What’s been harder about building AwarenessAI than you anticipated?

The barriers to entry for building a company have never been lower, and there’s never been a better time to start one — with the launch of ChatGPT and Gemini. But that also brings more competition. In the first couple of months of building, it seems quite easy: you’re developing your product and your service. Then it goes to market, and you start to realise there’s more competition than ever. Trying to create sales when you’ve got so many more competitors than you would have had 10 or 20 years ago is extremely hard. So standing out in this market is probably one of the hardest challenges I’ve faced.

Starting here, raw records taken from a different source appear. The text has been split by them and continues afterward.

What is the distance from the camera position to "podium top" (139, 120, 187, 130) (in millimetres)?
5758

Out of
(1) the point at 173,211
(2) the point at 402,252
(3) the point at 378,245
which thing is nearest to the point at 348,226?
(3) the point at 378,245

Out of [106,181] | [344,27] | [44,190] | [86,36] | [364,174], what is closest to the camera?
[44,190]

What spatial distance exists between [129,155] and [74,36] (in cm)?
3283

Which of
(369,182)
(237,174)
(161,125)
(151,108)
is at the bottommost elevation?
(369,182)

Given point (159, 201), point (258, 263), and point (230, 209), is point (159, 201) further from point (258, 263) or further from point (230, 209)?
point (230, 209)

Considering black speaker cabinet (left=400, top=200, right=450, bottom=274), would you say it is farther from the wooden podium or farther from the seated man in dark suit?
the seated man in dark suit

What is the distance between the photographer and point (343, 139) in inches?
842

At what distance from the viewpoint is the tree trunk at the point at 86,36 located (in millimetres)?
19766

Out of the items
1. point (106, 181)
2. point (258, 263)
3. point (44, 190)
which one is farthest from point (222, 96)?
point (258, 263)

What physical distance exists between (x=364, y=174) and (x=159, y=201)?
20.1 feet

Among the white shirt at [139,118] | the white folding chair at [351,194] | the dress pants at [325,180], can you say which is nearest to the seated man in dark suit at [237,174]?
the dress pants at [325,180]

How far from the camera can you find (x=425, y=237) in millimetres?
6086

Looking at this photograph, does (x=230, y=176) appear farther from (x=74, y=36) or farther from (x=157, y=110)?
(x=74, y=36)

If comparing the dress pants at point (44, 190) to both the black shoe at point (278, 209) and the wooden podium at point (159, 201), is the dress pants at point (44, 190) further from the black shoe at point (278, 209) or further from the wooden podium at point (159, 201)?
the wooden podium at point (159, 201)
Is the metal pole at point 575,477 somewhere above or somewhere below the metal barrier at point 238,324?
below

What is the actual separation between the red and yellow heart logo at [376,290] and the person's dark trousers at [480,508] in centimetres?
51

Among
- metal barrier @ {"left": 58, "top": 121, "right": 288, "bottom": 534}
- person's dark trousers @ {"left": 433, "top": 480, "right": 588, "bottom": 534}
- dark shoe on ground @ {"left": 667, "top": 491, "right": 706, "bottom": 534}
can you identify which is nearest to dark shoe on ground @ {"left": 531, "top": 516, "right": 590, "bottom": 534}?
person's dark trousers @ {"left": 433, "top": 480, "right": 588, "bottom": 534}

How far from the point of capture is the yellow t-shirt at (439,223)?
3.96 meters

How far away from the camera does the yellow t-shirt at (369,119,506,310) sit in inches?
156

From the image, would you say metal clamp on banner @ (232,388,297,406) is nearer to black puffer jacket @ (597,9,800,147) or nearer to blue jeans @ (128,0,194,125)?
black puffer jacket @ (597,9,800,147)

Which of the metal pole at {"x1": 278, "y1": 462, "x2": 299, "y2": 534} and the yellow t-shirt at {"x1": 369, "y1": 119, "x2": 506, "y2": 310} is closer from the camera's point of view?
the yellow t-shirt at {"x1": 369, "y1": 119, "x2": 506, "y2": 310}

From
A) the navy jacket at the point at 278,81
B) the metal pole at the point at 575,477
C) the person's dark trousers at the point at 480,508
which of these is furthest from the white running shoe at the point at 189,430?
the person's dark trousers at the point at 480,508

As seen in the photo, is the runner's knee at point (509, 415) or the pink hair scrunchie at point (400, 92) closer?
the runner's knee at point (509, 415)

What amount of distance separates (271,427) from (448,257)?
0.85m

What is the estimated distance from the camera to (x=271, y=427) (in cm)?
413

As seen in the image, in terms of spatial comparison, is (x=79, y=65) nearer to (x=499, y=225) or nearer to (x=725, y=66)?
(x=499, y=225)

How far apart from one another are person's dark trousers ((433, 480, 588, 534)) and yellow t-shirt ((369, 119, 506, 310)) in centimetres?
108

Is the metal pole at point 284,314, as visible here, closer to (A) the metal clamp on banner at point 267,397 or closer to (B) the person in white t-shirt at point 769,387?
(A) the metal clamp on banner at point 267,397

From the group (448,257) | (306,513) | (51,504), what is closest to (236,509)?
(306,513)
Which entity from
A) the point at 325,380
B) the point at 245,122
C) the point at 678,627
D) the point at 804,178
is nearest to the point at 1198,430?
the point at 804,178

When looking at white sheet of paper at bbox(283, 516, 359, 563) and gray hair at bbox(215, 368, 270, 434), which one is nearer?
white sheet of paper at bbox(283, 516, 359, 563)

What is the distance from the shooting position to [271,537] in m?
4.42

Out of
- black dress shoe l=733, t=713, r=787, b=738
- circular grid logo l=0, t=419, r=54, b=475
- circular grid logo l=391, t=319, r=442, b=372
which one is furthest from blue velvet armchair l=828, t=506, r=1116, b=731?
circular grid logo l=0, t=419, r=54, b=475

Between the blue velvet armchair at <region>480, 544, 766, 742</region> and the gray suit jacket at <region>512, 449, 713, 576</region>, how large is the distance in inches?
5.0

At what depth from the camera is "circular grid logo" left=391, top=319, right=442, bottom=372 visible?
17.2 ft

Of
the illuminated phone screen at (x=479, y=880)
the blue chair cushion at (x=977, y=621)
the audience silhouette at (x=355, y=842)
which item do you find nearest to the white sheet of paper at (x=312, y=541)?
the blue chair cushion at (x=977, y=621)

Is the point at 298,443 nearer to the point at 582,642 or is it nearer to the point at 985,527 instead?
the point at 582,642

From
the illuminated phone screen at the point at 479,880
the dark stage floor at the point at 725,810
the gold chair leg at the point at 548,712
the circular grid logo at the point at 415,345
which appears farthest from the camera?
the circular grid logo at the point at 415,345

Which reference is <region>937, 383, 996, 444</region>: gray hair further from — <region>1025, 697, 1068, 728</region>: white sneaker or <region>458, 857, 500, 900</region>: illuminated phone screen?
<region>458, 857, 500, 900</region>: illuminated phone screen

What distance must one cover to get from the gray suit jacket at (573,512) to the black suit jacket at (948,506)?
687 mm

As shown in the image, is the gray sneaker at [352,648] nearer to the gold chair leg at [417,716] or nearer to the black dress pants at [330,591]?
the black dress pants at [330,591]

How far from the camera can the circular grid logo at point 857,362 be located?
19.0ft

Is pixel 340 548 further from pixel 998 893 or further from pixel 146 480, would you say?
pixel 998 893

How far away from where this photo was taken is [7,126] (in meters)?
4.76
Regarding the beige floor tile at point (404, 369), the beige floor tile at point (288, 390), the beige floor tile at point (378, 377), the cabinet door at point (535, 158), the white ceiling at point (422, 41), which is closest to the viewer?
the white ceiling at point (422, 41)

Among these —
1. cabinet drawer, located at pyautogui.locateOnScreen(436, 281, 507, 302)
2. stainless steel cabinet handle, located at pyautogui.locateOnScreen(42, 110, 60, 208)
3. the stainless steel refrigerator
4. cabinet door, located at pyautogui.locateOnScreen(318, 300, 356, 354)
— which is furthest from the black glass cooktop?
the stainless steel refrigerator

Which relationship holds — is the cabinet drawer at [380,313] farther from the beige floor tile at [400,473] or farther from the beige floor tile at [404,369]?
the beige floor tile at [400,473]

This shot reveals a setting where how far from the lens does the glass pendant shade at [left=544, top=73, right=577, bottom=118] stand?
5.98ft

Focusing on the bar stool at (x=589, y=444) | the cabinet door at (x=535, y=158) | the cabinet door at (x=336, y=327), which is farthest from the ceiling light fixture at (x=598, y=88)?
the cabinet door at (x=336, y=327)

What’s it like building a tech company in Leeds?

Leeds offers loads of great opportunities. If you look at the recent launch of the Leeds tech map, it’s really brought the tech community together, and it shows a big advantage of being here — it’s boosting the visibility of Leeds. It’s a great city, and it’s growing really fast. Where you’re based does matter, and Leeds is a really good place to be right now.

What’s your big ambition for AwarenessAI?

Right now, the big ambition for AwarenessAI is to lead in the niche of AI representation. When you look at the GEO industry, there’s a lot of focus on rankings, and a lot of noise around that. What we’re starting to see is the importance of representation. At AwarenessAI we really focus on representation, because it underpins rankings — and because it’s crucial to understand how an AI describes you. So leading in that niche of AI representation is a big ambition of mine, alongside continuing to educate people about the problem and being the face of generative engine optimisation and AI representation.